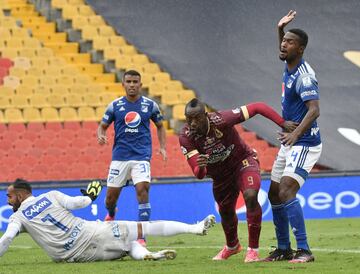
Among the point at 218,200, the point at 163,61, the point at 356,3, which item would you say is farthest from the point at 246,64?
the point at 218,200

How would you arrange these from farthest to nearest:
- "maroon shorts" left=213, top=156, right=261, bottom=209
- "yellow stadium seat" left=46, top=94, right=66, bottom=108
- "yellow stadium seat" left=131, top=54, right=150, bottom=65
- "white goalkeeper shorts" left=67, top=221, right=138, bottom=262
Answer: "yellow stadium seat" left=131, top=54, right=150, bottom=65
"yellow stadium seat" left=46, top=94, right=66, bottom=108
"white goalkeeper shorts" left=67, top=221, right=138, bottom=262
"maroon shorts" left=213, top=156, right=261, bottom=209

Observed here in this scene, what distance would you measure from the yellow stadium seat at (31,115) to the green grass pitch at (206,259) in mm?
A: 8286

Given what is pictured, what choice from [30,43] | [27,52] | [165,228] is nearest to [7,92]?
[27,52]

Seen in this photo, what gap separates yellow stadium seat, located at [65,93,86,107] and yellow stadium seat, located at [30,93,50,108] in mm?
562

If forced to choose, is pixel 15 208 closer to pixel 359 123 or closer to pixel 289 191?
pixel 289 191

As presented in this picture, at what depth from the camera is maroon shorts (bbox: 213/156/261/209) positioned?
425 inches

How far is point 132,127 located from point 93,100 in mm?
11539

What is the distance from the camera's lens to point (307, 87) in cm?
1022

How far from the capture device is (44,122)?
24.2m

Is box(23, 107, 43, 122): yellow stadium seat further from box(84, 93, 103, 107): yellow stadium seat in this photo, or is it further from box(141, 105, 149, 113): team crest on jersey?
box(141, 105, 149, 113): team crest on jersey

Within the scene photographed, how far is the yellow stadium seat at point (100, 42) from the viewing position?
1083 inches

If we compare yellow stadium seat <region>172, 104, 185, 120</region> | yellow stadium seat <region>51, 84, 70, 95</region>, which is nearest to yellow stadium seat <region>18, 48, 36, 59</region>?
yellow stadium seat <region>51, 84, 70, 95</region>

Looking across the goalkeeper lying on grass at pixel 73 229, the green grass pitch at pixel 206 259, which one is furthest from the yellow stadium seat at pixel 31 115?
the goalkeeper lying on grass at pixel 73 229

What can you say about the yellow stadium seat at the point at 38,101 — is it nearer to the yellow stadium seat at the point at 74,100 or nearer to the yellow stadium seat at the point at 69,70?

--

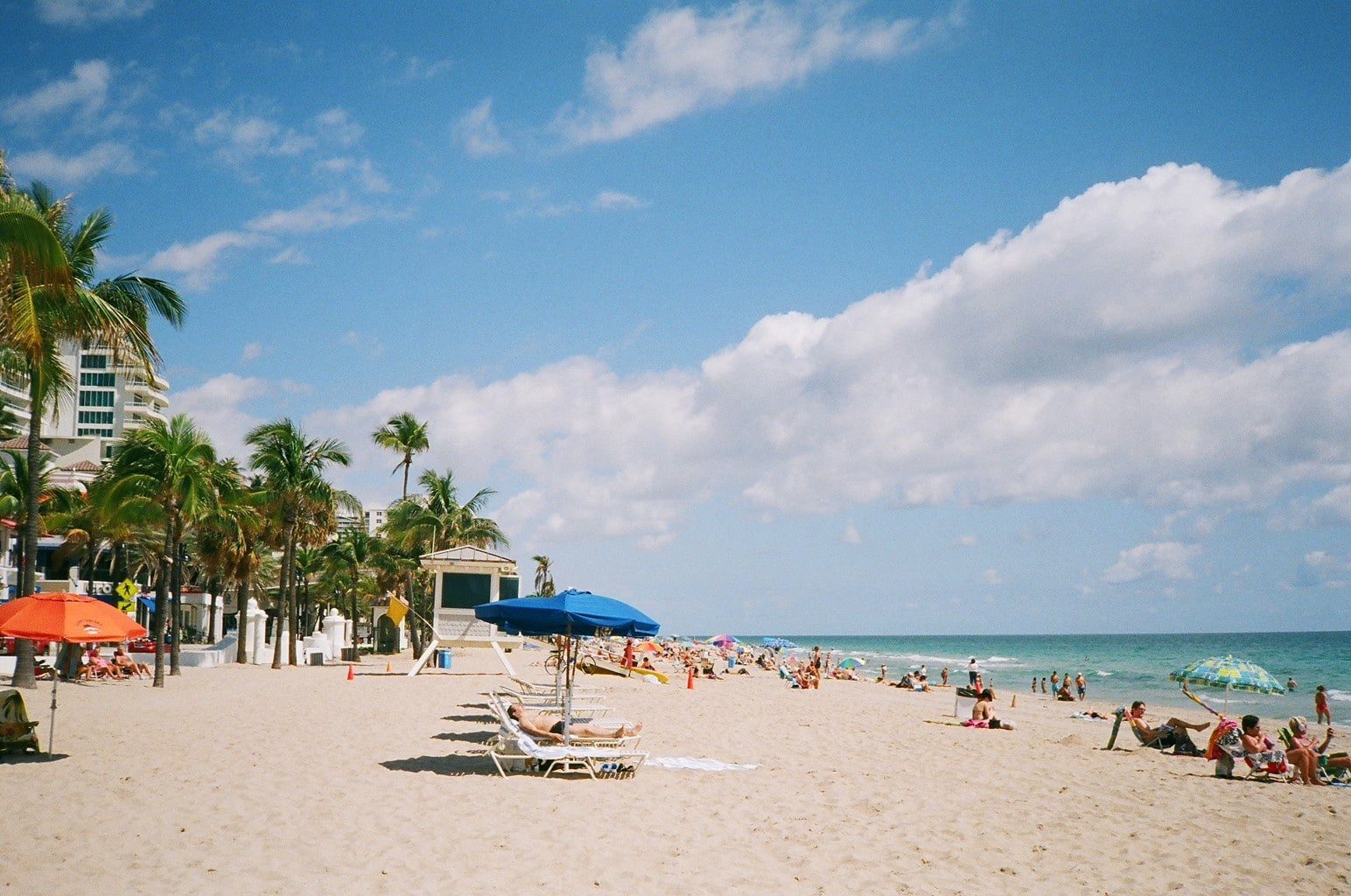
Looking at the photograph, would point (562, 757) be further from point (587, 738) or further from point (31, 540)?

--

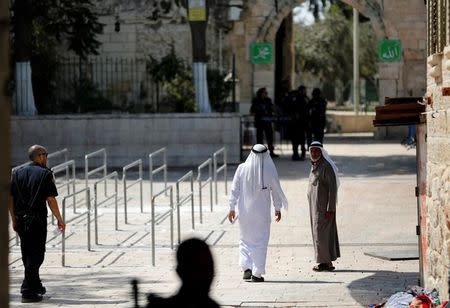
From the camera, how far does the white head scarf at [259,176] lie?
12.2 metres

▸ **Exercise requirements**:
List each line of the rows above that contains the string "Looking". Case counts.

▸ **Written reply**:
Looking across the goalkeeper lying on grass at pixel 73 229, the green grass pitch at pixel 206 259, which one is furthest from the yellow stadium seat at pixel 31 115?
Looking at the photograph, would point (562, 757) be further from point (587, 738) or further from point (31, 540)?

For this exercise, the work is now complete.